During this interval, I watched my father change. He had sat down a defeated and humiliated man, the architect of a crashing failure. But he crossed his arms over his chest, as if gathering together the parts of himself, and began to concentrate. His brow furrowed, his lower lip stuck out, and his jaw first twitched, then trembled, and finally settled into a slow grind. As the minutes went by, his eyes regained their luster, and the angles came back into his face, and I could see that he was to emerge from his trance in a state of righteous indignation.

The transformation filled me with both pride and unease. I did not like to see my father defeated, and it pleased me to watch the life return to him. But I understood that it was my mother who would be forced to bear the brunt of this new vitality. It had only taken perhaps ninety seconds — he began to shift his body and to emit small, outraged grunts. My mother, hearing them, stiffened in her chair, sat up a bit straighter, stared with greater intensity at a meaningless spot on the tablecloth.

“A professor, ” was the first thing my father said.

“A distinguished professor of psychology,” he elaborated a few seconds later. “Run out of our home.”

He waited a long half minute to speak again, this time to the ceiling, his head tipped far back, the tendons on his neck sticking out in sharp relief. “That’s who she decided she was smarter than, Doctor Avery Stiles. She decided she knew better than Doctor Avery Stiles. Because, after all, she is a brilliant professor with many advanced degrees, isn’t she? Isn’t she?

“Oh, that’s right,” he went on. “No. No, she’s not. She’s a plain old regular housewife who didn’t even finish high school. But of course she knows better anyway.

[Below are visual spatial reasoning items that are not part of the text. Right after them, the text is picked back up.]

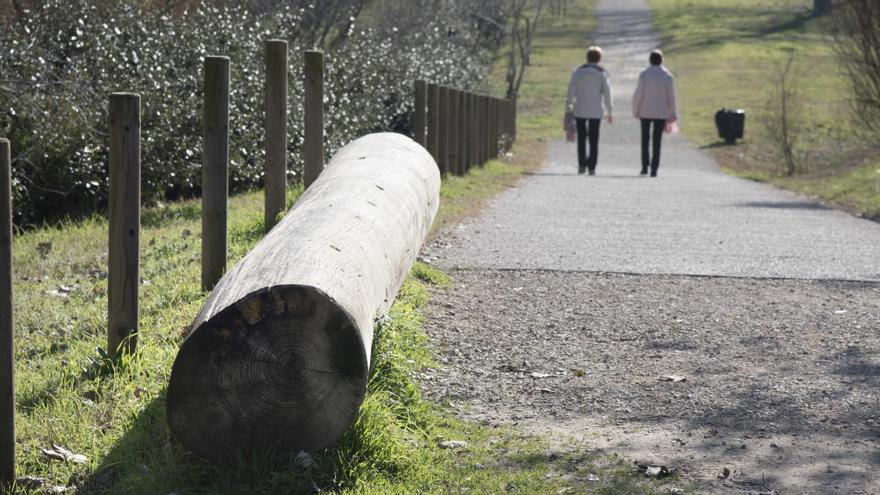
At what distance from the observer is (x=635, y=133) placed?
33.0 metres

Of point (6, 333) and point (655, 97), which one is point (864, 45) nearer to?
point (655, 97)

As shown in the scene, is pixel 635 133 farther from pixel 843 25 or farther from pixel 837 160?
pixel 843 25

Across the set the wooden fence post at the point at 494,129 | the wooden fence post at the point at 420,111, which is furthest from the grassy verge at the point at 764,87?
the wooden fence post at the point at 420,111

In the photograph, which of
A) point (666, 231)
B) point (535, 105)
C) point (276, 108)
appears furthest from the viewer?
point (535, 105)

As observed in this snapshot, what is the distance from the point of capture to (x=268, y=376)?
14.0 feet

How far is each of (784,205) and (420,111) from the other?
450 cm

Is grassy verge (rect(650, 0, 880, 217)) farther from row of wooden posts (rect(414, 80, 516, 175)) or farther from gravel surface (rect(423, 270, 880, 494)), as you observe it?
gravel surface (rect(423, 270, 880, 494))

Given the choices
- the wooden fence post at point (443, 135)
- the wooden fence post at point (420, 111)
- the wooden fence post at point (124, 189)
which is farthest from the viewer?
the wooden fence post at point (443, 135)

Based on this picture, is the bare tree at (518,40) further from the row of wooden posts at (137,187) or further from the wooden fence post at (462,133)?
the row of wooden posts at (137,187)

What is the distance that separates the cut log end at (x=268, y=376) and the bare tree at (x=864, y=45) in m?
13.5

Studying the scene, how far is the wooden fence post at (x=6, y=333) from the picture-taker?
4262mm

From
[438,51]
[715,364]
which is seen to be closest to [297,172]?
[715,364]

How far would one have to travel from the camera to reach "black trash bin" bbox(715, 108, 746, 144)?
98.8 ft

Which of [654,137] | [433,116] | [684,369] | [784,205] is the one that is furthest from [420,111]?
[684,369]
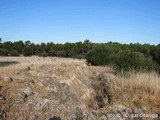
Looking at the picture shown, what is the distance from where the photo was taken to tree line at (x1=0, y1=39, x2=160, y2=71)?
1488 cm

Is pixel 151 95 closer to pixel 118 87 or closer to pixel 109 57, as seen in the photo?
pixel 118 87

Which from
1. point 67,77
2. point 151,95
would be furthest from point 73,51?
point 151,95

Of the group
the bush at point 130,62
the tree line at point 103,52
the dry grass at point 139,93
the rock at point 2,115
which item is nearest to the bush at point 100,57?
the tree line at point 103,52

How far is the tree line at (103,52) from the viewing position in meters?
14.9

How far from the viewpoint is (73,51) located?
53.7 meters

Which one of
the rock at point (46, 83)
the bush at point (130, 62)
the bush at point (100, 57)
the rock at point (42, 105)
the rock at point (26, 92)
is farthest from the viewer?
the bush at point (100, 57)

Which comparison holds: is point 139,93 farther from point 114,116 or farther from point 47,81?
point 47,81

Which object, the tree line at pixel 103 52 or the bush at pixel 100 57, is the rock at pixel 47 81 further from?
the bush at pixel 100 57

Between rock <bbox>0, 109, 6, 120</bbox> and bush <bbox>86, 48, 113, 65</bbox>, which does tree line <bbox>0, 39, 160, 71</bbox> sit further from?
rock <bbox>0, 109, 6, 120</bbox>

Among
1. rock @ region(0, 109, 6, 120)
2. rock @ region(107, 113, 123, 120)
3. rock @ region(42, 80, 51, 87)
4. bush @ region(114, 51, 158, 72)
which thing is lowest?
rock @ region(0, 109, 6, 120)

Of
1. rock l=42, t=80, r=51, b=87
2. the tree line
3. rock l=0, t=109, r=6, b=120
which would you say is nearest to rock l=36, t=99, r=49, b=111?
rock l=0, t=109, r=6, b=120

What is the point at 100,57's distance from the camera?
76.0 feet

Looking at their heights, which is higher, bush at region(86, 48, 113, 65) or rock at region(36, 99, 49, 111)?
bush at region(86, 48, 113, 65)

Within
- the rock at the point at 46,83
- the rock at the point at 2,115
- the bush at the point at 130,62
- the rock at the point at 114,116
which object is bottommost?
the rock at the point at 2,115
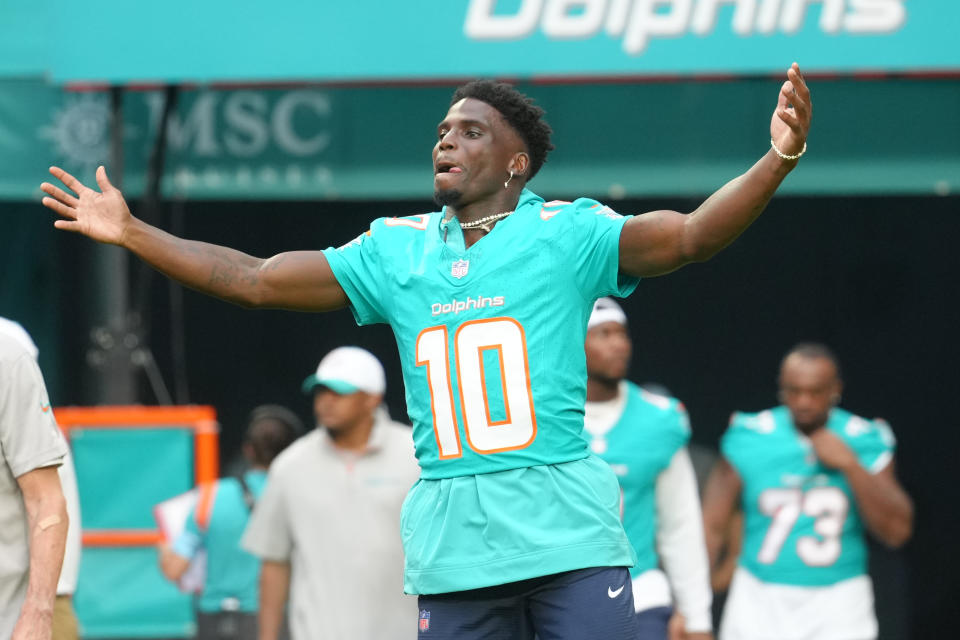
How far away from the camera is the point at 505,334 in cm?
392

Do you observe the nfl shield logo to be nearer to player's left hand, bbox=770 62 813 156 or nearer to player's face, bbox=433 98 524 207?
player's face, bbox=433 98 524 207

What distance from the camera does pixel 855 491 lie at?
736 cm

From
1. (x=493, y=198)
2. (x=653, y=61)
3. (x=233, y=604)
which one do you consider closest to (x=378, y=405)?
(x=233, y=604)

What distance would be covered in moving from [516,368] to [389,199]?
20.1 ft

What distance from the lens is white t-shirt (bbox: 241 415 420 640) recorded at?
6469 mm

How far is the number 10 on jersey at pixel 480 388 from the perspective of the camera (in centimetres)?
389

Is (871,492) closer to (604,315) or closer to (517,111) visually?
(604,315)

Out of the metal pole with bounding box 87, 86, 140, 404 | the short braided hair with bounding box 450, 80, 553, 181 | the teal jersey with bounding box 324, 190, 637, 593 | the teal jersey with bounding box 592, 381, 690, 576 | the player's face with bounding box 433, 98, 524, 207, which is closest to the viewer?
the teal jersey with bounding box 324, 190, 637, 593

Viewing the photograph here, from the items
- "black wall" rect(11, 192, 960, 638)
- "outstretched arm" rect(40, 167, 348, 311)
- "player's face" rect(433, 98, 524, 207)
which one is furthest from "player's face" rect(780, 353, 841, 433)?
"outstretched arm" rect(40, 167, 348, 311)

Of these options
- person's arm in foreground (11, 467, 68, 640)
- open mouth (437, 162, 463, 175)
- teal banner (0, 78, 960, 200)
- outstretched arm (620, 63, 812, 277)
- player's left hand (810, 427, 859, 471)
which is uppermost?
teal banner (0, 78, 960, 200)

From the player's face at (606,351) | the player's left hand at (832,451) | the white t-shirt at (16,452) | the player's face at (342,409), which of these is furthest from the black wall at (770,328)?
the white t-shirt at (16,452)

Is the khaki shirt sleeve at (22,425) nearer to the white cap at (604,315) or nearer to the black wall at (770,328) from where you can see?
the white cap at (604,315)

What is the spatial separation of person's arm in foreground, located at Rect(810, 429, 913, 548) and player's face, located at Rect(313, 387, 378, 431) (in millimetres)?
2053

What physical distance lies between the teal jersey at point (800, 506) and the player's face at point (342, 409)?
1.81 meters
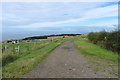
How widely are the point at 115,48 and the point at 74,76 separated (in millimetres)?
7893

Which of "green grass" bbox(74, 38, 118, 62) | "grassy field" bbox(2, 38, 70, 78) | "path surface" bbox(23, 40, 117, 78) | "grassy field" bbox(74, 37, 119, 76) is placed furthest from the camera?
"green grass" bbox(74, 38, 118, 62)

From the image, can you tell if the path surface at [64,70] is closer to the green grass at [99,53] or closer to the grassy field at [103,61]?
the grassy field at [103,61]

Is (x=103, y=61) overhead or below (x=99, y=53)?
below

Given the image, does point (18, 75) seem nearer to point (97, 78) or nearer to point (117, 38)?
point (97, 78)

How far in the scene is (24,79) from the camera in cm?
491

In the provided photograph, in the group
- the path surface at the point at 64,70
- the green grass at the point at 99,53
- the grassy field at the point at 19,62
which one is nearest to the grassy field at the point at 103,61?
the green grass at the point at 99,53

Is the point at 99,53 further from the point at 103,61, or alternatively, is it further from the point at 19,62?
the point at 19,62

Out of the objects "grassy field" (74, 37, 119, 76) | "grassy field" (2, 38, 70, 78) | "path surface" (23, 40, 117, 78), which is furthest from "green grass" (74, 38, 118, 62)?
"grassy field" (2, 38, 70, 78)

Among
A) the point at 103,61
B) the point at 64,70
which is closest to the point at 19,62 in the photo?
the point at 64,70

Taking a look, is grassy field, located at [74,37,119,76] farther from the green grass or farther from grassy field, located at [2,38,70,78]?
grassy field, located at [2,38,70,78]

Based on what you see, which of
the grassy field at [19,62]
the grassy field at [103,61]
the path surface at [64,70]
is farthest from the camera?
the grassy field at [103,61]

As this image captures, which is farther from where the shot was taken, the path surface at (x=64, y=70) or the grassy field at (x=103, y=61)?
the grassy field at (x=103, y=61)

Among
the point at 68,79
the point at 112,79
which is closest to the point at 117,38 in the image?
the point at 112,79

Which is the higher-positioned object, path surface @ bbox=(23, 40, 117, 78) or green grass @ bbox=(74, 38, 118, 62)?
green grass @ bbox=(74, 38, 118, 62)
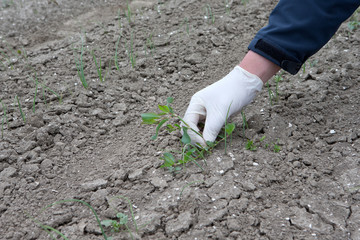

“Maybe she’s just embarrassed that she didn’t catch on? Maybe she’s upset because Professor Avery Stiles proved how stupid she is? Maybe that’s why she threw him out of her house. Because he told her a truth that she didn’t want to hear.

“Well, Doctor Stiles is used to that. Perhaps that’s why he was so polite, even after being told to leave our humble home. Because he’s used to telling people things they don’t want to hear. That’s why his colleagues have abandoned him. With their communist ideas. They don’t like being told they’re weak. They don’t want to hear it. They don’t want to admit that the enemy is them.

My father was shaking his head slowly, his face compressed, as though he were crushing his teeth together inside his closed mouth. My mother, for her part, was highly alert, her eyes wide, her body very still.

“I want to tell you something,” he said now, speaking to her directly. He stood up, and his chair slid back and rattled against the breakfront. My mother flinched. “I want to tell you something about that man you kicked out. The man you threw out of our home — who you just expelled from our family. That man has no family, Cybele. You know why? They died. His daughter, his wife — they got sick and they died. He has been alone for five years. What kind of man is that, who can bear the death of his whole family? If it was me, I know what I would do — I would put an end to it all right then and there. I would just put an end to it. And don’t think I haven’t considered it anyway, Cybele, because I barely even have a family as it is. I have a daughter who’s never home, and a wife who doesn’t care, and doesn’t respect me. And I have a son who just sits there”—his arm was thrust out now, pointing at me, and he had raised his voice nearly to a shout—“doing nothing, saying nothing, like some kind of goddam zombie. And whose fault is that, Cybele? Who does he get that from? Who just sits and says nothing, and does nothing, and never shows any sign of life?”